◆ **Set problem**
Locate each line in the rows below that contains the string "door", and copy those lines out. Case matters when matching.
+--
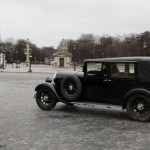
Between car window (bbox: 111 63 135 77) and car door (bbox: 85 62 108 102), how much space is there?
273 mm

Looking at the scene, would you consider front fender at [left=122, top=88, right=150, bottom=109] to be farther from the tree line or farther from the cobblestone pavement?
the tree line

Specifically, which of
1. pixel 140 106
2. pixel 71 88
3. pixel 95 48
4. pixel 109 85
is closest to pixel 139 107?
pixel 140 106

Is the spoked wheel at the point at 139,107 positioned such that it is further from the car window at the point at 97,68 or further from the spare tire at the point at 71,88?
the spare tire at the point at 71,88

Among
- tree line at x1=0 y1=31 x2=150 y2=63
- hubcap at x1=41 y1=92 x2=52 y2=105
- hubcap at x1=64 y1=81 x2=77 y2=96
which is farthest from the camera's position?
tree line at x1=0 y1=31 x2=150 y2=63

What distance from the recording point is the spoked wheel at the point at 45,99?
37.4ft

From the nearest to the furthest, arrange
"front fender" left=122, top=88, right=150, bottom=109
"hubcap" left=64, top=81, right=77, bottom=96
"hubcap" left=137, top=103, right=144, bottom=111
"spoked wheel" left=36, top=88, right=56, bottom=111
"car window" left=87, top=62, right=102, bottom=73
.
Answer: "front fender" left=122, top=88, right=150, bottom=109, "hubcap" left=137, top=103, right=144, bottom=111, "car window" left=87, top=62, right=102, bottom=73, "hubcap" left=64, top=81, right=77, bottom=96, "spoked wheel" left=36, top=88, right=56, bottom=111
+--
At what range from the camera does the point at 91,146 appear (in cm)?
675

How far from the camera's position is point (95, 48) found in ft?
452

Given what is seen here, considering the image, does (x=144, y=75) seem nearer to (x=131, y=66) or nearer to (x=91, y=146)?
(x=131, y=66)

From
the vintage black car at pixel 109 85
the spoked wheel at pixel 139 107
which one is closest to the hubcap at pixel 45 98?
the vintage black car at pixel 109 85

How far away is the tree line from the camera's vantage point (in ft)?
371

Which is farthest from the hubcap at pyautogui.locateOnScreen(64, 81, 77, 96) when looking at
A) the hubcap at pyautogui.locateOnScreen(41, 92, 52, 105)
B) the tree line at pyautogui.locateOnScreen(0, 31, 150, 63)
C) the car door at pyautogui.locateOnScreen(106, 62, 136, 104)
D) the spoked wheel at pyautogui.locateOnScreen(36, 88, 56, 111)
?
+--
◆ **Output below**
Between car window (bbox: 111 63 135 77) and car door (bbox: 85 62 108 102), how much space is there?
C) the car door at pyautogui.locateOnScreen(106, 62, 136, 104)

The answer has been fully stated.